Q: When Elisha says, “The Lord has shown me that you will be king”, is this a license for Hazael to murder Ben-hadad?

A: No, it is something which Hazael undertakes on his own. God disclosed to Elisha the outcome, but in no way was authorizing the manner in which it would happen.

Q: Why might Elisha’s tearful response go unfelt by Hazael?

A: If he has no problem murdering his own king, he will surely be even less concerned about the things he is said to perpetrate against Israel.

Application: Hazael is someone who attempts to manipulate God’s Word according to his own timing and ways.

Read verses 16-19

Q: Who are now designated as the kings of Israel and Judah?

A: The sons of Ahab and Jehoshaphat.

Q: What was the main problem in Ahab’s life?

A: He married the King of Sidon’s daughter, Jezebel, who introduced Baal worship into Israel.

Q: What was the result of the alliance between Ahab and Jehoshaphat?

A: Jehoshaphat became a target of the enemy in Ahab’s place (2 Chr. 18), and was reprimanded by God through Hanani for this alliance (1 Chr. 19:1-3).

Q: So what is the issue here with their sons?

A: They not only enter into a similar alliance, but now the new king of Judah, Jehoram, has taken a daughter of Ahab for his wife. Rather walk in the ways of his father Jehoshaphat, he “walked in the way of the kings of Israel”, those who permanently forsook God’s Word and ways. He not only repeats his father’s mistakes, but his father-in-law’s.

Application: Jehoram is an example of someone incapable of learning the right lesson from someone else’s mistakes, even though he has witnessed them firsthand.

Read verses 20-22

Q: What might be telling as to who responded to this revolt?

A: The text says “Edom revolted from Judah”, and although we were previously informed that Jehoram is the King of Judah and Joram the King of Israel, it is the King of Israel who is responding.

Q: What is the net result?

A: Judah loses control, and Israel gains nothing in the process.

Q: What might be strategically important about the subsequent revolt of Libnah?

A: Whereas Edom was an enemy to the east, Libnah was located next to Philistia to the west. Strategically speaking, two different borders are now threatened. It was something which had also been originally assigned to Judah, but lost in the process of the intervention by Israel.

Application: Jehoram and Joram are an example of those who fail to learn from past mistakes. On a smaller scale, they replay the mistakes of their fathers before them.

Read verses 23-29

Q: Who, exactly, replaced King Joram as the king of Judah?

A: His son Ahaziah whose mother is Athaliah.

Q: What is telling about Athaliah’s heritage?

A: She is not only descended from Ahab a king of the Northern Kingdom of Israel, but the granddaughter of Omri, another king of Israel.

Point: The Southern Kingdom of Judah is now fully infiltrated by the worst spiritual influences imaginable by inter-marrying.
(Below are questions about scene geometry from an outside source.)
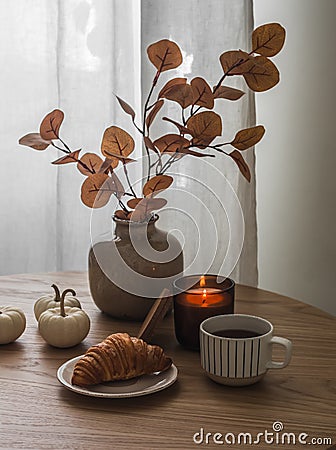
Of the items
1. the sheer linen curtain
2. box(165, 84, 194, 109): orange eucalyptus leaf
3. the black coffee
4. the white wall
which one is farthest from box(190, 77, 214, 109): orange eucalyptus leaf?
the white wall

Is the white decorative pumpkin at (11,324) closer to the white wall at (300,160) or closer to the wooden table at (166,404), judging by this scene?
the wooden table at (166,404)

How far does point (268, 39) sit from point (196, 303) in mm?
453

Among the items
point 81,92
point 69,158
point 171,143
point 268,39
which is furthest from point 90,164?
point 81,92

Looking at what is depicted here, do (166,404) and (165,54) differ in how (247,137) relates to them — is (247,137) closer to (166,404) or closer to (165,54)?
(165,54)

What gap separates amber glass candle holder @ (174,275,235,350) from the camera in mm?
1161

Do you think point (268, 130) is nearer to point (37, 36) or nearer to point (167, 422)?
point (37, 36)

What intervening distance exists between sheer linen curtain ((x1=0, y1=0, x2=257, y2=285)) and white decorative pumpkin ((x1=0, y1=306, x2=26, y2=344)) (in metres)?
0.78

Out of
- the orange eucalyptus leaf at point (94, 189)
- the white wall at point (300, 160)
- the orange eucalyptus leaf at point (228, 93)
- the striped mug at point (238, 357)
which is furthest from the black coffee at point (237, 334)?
the white wall at point (300, 160)

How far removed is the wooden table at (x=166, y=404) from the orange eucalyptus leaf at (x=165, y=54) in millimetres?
460

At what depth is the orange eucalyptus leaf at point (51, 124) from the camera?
1.29 m

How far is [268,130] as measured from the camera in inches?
81.8

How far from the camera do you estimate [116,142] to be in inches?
49.7

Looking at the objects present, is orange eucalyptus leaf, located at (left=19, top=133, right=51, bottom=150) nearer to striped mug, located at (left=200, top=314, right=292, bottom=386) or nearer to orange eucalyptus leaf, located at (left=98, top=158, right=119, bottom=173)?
orange eucalyptus leaf, located at (left=98, top=158, right=119, bottom=173)

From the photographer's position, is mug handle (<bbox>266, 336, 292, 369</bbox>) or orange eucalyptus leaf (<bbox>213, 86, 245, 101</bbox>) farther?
orange eucalyptus leaf (<bbox>213, 86, 245, 101</bbox>)
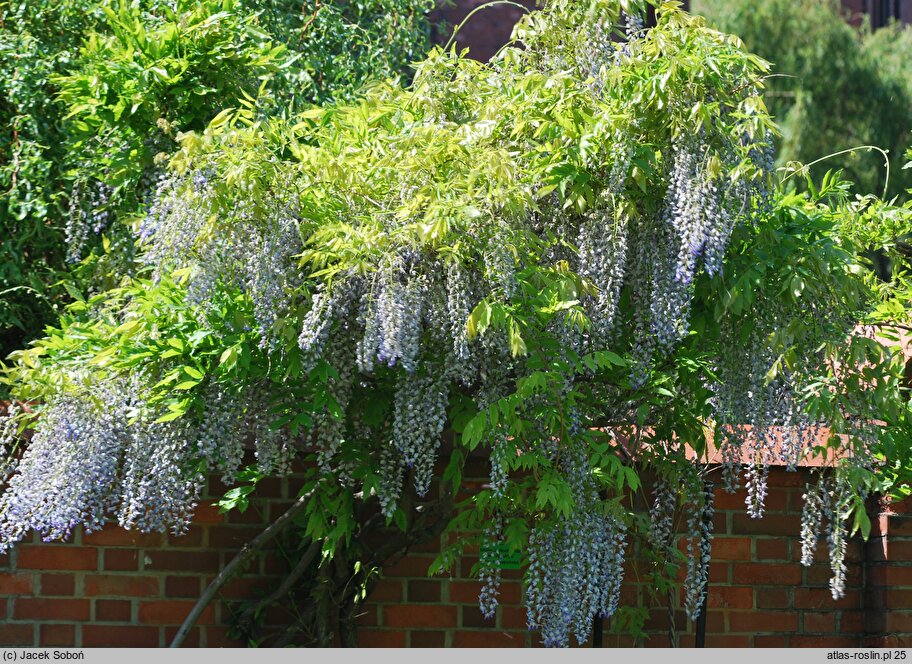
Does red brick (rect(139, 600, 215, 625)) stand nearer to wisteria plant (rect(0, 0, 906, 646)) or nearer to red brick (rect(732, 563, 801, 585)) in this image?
wisteria plant (rect(0, 0, 906, 646))

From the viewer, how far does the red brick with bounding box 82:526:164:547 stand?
4.85 meters

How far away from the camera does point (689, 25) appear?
12.9ft

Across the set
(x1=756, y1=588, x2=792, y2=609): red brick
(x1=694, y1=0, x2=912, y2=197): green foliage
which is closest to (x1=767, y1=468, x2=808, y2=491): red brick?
(x1=756, y1=588, x2=792, y2=609): red brick

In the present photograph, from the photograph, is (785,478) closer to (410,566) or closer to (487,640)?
(487,640)

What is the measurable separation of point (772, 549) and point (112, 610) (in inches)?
118

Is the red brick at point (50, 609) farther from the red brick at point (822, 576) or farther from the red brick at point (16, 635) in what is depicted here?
the red brick at point (822, 576)

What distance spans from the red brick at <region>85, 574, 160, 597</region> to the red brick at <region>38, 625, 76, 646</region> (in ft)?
0.55

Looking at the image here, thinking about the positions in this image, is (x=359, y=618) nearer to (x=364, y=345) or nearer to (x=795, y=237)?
(x=364, y=345)

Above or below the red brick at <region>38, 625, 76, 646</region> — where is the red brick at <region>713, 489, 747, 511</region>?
above

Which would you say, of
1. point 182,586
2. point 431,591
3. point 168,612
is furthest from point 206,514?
point 431,591

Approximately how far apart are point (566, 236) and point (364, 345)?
894 mm

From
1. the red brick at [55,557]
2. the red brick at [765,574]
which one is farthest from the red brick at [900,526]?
the red brick at [55,557]

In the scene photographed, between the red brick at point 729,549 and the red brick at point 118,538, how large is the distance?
253 centimetres

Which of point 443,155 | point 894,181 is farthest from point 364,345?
point 894,181
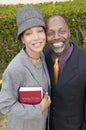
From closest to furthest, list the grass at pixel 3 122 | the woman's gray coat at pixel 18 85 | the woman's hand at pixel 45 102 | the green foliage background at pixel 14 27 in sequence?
the woman's gray coat at pixel 18 85 < the woman's hand at pixel 45 102 < the grass at pixel 3 122 < the green foliage background at pixel 14 27

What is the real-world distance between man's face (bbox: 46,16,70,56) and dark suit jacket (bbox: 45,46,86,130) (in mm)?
146

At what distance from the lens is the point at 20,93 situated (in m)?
3.02

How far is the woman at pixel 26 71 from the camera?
301cm

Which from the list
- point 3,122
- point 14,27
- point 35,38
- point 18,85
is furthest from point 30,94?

Now King Ahaziah as the King of Judah not only “walked in the way of the house of Ahab”, but joined with a woman who is quite possibly the worst historical and spiritual influence of any woman in Israel’s history.

Q: What is the significance of the failure of the joint foray against Aram?

A: Previous conflicts with Aram had been resolved in Israel’s favor, but now they are on the losing end. The series of military defeats in this chapter combine to provide a parallel picture of their progressive spiritual defeats. Everything is on a downward spiral.

Q: What will eventually happen to these kings?

A: They will be assassinated by Jehu (2 Ki. 9:24; 27), a figure anointed by one of Elisha’s “sons of the prophets” as the King of Israel at Elisha’s direction.

Q: What is completely absent from their alliance which was present in their fathers’?

A: Ahab had at least made a show of attempting to make it look like he was inquiring of the Lord and sought God’s blessing through the many false prophets, and Jehoshaphat was wise enough to see through them and yet seek God’s counsel through the authentic Prophet Micaiah. Even Ben-hadad and Hazael, Gentiles, spoke with Elisha, a prophet of God. Their sons never inquire of the Lord directly nor through one of His prophets.

Application: The final example is one of the complete abandonment of seeking God’s Word.